HAZIRLIKSIZ İNGİLİZCE
  1. Yeni sistemde hazırlık sınıfı olmadan da öğrencilere İngilizce öğretileceği iddia edilmektedir. Eğer bu mümkün ise, neden 2007 yılında TEVİTÖL’e hazırlık sınıfı konulmuştur?  Neden ülkenin yabancı dille eğitim yapan tüm liselerinde hazırlık sınıfı bulunmaktadır?

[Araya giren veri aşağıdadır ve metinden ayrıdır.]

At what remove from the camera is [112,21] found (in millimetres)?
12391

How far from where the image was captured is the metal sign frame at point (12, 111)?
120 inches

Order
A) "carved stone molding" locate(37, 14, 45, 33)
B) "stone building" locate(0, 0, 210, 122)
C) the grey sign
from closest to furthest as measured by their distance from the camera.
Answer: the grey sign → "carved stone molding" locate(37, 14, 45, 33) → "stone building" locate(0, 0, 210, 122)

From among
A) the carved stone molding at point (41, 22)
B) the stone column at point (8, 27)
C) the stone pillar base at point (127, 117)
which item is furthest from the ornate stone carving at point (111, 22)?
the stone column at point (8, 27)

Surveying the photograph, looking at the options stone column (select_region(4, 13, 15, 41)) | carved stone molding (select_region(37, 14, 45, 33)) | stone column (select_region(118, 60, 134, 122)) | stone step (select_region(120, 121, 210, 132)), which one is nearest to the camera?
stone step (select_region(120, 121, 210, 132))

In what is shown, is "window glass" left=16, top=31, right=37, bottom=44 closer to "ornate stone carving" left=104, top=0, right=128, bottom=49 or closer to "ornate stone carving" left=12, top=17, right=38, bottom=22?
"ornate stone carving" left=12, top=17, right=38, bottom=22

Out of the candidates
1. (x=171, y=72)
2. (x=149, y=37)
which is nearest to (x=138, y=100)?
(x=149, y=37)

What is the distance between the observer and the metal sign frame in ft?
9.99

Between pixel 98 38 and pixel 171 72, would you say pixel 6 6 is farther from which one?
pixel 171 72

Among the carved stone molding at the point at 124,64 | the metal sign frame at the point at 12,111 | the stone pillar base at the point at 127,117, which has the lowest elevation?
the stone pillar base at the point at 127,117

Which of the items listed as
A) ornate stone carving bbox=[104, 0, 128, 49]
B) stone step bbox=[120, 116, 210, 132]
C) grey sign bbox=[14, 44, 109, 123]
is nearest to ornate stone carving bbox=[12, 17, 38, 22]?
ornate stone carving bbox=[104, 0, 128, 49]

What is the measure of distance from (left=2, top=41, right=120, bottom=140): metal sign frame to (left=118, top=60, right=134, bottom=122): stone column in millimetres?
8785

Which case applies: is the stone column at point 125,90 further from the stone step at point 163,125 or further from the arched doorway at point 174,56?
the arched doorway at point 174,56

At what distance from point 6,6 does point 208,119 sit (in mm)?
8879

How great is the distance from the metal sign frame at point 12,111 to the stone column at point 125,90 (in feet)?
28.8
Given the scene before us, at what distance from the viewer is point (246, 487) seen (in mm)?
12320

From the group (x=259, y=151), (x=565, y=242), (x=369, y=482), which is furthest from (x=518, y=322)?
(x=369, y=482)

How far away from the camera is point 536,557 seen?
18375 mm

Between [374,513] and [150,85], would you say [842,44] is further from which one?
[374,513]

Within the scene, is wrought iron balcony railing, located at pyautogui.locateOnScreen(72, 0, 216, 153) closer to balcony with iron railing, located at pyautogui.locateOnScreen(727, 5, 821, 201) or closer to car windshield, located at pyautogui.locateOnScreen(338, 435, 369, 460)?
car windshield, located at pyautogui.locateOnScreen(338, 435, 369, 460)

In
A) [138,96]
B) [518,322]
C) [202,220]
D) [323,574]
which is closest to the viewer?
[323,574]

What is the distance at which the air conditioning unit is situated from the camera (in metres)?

  2. Yeni sistemde 12. sınıf sınav hazırlığına ayrılmış olduğuna göre bu sınıfta İngilizce eğitim yapılmayacağını varsayıyorum. Hiç İngilizce bilmeden 9. sınıfa gelen bir öğrencinin ise yılda 400 saatlik bir İngilizce eğitimi ile en iyi ihtimalle iki tam yıl sonra İngilizce ders alabilecek duruma geleceğini düşünüyorum.  Bu durumda yeni girecek öğrencilerin sadece 11. sınıfta İngilizce ders alabilecekleri sonucu çıkıyor, ki birçok eğitimci 11. sınıf öğrencilerinin de sınava hazırlandığını söylüyor.  Yeni TEVİTÖL’de İngilizce Matematik, Fen vs. dersleri hangi sınıfta verilecek?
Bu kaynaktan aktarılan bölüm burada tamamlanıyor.